韓国語講師として大学の教壇に、学生たちに聞いた「心の底から韓国語を学びたい」理由
30歳にして韓国に初留学した在日コリアン3世の韓光勲(はん・かんふん)氏。留学を終えて日本に帰国した韓氏が、大学で韓国語を教えることになった。学生たちが韓国語を学ぶ理由とは。それに対して韓氏はどのような思いで教壇に立っているのか? (JBpress) 韓国の仁川国際空港からラスベガスに向けて出発するTWICE (韓光勲:ライター、社会学研究者) 「先生、写真撮るからピースして」 僕が教えている大学での韓国語の授業中、学生から急にそう言われた。訳も分からずピースをしているところを撮られた。 学生に聞くと、10代に人気のSNS「BeReal.」(ビーリアル)に投稿するそうだ。BeReal.とは、通知が来てから2分以内に写真を投稿するSNSである。 学生たちは一斉にスマホを開き、思い思いの写真を撮っていた。通知は基本的に1日に1回しか来ないらしく、写真を撮らないと他の人の投稿も見れないとのこと。学生には「それは大事だね。いくらでも写真撮っていいよ」と伝えた。ある学生は「先生、優しすぎ!」とはしゃいで写真を撮っていた。 2024年4月から、大学の非常勤講師として週に2コマ、大学1年生と2年生に「初級韓国語」と「中級韓国語」を教えている。1コマは100分だ。1クラスあたり15人ほどで、受講生はみな女子学生である。

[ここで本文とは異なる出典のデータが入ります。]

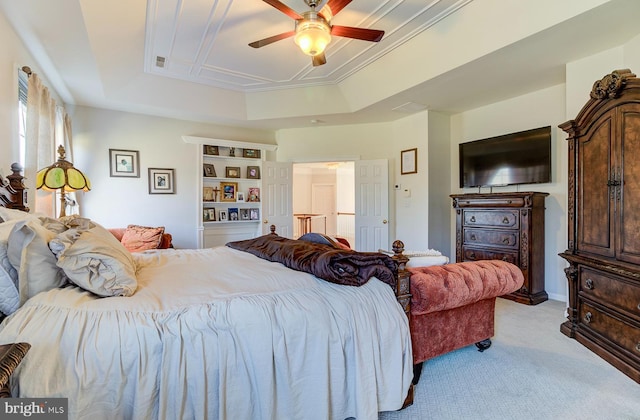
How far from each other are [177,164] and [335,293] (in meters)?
4.23

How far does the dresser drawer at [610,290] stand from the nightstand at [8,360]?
127 inches

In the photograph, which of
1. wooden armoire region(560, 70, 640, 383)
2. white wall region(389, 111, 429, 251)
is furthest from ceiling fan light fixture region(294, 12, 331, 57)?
white wall region(389, 111, 429, 251)

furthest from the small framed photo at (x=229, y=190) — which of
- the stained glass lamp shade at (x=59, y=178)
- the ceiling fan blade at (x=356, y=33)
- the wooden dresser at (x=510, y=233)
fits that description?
the wooden dresser at (x=510, y=233)

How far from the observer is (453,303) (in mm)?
1898

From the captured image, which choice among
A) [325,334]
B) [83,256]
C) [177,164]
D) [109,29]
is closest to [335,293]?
[325,334]

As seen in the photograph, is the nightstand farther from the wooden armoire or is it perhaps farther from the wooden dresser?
the wooden dresser

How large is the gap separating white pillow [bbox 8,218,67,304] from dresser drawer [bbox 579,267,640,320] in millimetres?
3444

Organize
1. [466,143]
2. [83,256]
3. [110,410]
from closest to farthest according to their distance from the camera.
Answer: [110,410]
[83,256]
[466,143]

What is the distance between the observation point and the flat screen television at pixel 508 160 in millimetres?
3686

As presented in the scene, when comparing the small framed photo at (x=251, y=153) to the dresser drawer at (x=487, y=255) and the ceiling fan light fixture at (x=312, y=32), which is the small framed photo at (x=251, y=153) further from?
the dresser drawer at (x=487, y=255)

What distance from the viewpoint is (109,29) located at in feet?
9.55

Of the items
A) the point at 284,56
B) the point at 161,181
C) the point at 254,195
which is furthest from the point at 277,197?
the point at 284,56

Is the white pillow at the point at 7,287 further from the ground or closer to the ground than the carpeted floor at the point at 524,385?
further from the ground

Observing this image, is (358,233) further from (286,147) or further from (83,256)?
(83,256)
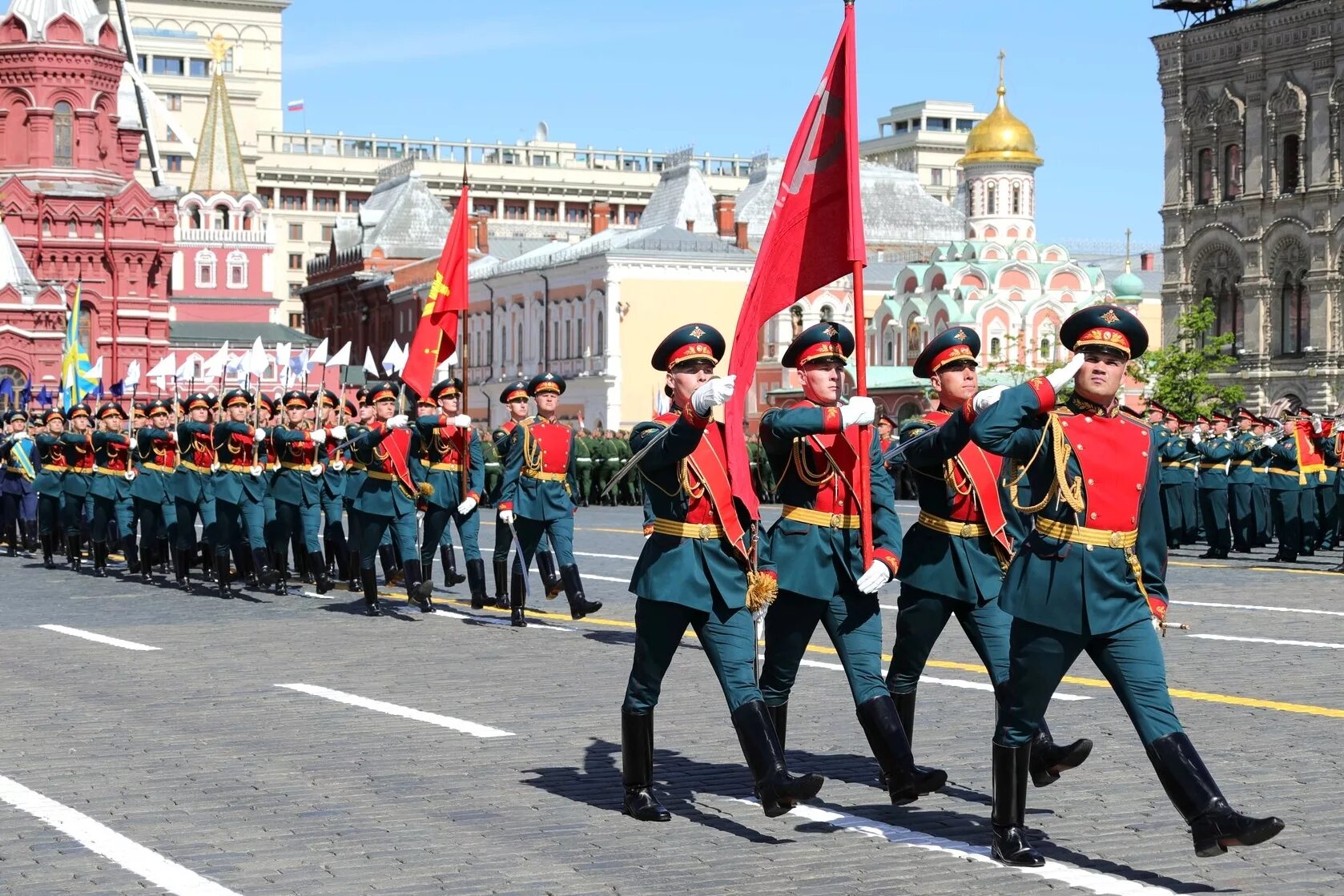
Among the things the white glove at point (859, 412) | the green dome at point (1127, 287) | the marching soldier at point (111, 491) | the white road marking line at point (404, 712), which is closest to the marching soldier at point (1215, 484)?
the marching soldier at point (111, 491)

冒頭の言葉のように、学生たちはタメ口で話してくるし、感情をストレートにぶつけてくる。他の講師に比べたら学生たちと年齢が近いので、高校の先生に対するような感覚なのだろう。タメ口は全然オッケーだ。ただ、退屈な時は本当に退屈そうにされるので、変な汗をかく。なんとか学生を退屈させないように、手を変え品を変え、K-POPにまつわる雑談や時事ネタを合間に挟みながら、学生の注意を引こうと奮闘している。 学生が良い反応を示してくれる時は素直に嬉しい。やりがいを感じる。授業自体は楽しく教えている。「韓国語を学びたい」と大学にやってきた学生に教えるのは幸せなことだ。自分の持っている知識を存分に伝えたいと思っているし、教えているこちらが学ぶことも多い。こちらが韓国語の綴りを少しでも間違えようものなら鋭く指摘されるので、授業中は全く気が抜けない。 ■ 「“推し”の言ってることを理解したい」 初回の授業では、自己紹介とともに、「なぜ韓国語を勉強しようと思ったのか」を学生一人一人に話してもらった。驚いたのは、受講生ほぼ全員が「K-POP」を理由として挙げたことだ。誰かしらの「推し」がいて、「推しの言ってることを理解したい」というのが受講の主な理由なのだ。K-POPアイドルの影響力を思い知らされた。 大学1、2年生は2000年代中盤に生まれている。日韓で人気のK-POPガールズグループ「TWICE」(トゥワイス)が登場したのは小学校高学年のときである。僕が「TWICEが好きだ」と話すと、ある学生は「小学生の時にTWICEの曲に合わせてよく踊っていた」と話してくれた。 つまり、小学生の頃からK-POPが身近にある世代ということだ。TWICEやBTSなどが活躍した「第3次韓流ブーム」が直撃した世代である。彼女たちにとっては「推し」が話す韓国語を学ぶのは自然な選択だったのだろう。